- DATASET EXTRACT -
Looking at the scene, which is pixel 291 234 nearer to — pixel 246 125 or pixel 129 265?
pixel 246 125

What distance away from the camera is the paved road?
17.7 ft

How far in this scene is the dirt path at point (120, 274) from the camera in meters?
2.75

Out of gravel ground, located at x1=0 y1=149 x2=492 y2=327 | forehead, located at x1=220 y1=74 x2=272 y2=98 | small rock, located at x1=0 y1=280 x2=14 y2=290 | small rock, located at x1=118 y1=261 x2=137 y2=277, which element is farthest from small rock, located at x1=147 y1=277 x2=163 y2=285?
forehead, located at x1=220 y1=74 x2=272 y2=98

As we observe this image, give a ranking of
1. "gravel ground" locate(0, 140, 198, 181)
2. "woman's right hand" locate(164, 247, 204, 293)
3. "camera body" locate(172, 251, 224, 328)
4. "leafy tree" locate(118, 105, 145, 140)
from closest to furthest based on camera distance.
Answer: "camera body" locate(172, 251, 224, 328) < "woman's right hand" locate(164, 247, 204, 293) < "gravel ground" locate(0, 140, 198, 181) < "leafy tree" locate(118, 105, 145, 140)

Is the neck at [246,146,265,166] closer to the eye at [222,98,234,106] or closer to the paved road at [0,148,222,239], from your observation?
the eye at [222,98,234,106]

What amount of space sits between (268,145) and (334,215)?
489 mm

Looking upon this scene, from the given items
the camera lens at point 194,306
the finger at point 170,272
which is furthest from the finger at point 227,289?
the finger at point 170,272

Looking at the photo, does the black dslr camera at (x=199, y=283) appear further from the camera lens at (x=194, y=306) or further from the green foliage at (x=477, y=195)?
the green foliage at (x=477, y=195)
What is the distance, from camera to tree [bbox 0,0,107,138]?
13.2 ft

* * *

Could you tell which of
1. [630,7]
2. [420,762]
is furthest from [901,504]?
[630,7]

* * *

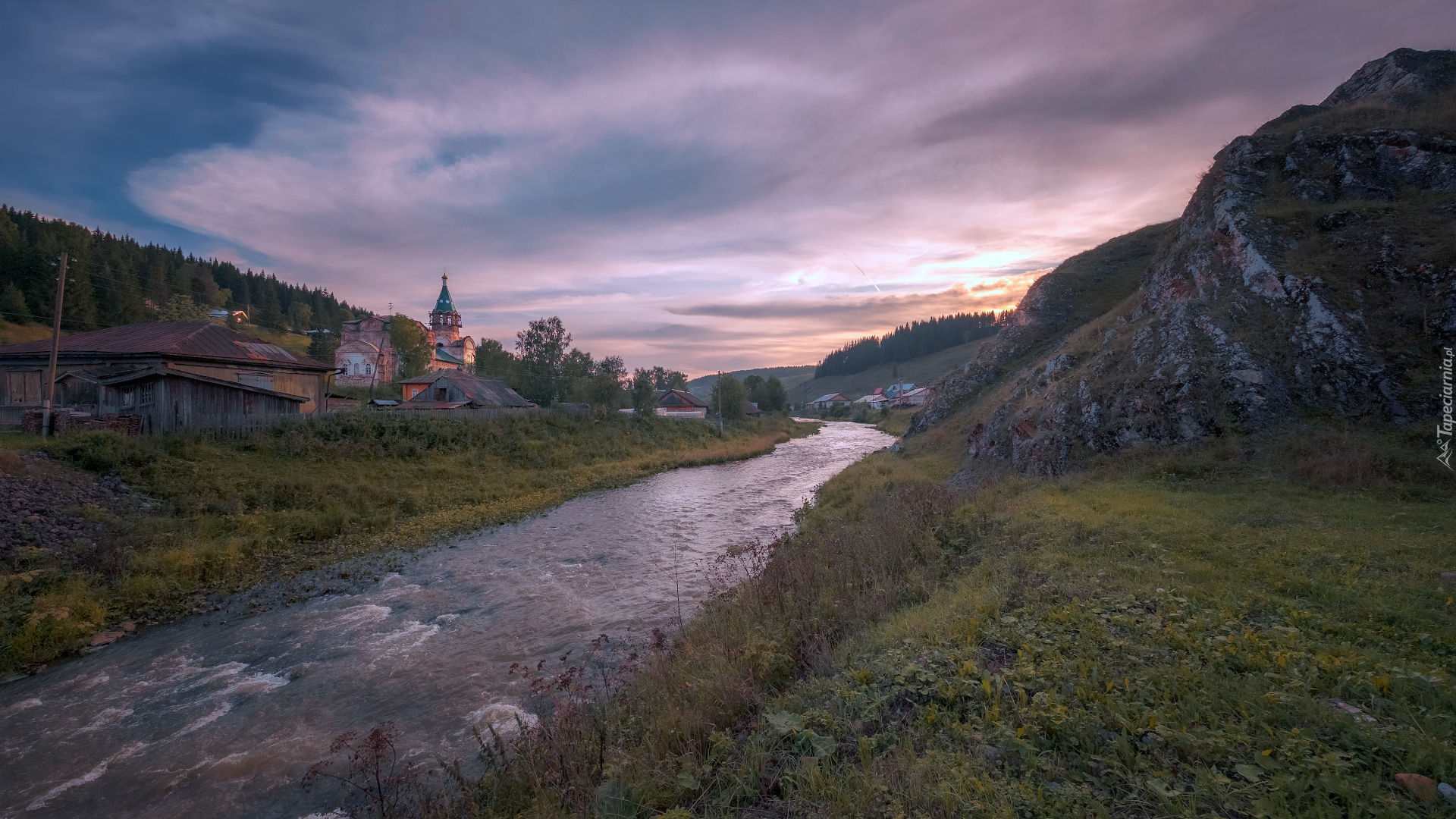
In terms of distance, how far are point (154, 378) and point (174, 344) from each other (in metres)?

- REQUIRED WORK -
Count the lines in the records above that contain the word "gravel", and reply with only that number.

- SOLUTION FOR THIS EXERCISE -
3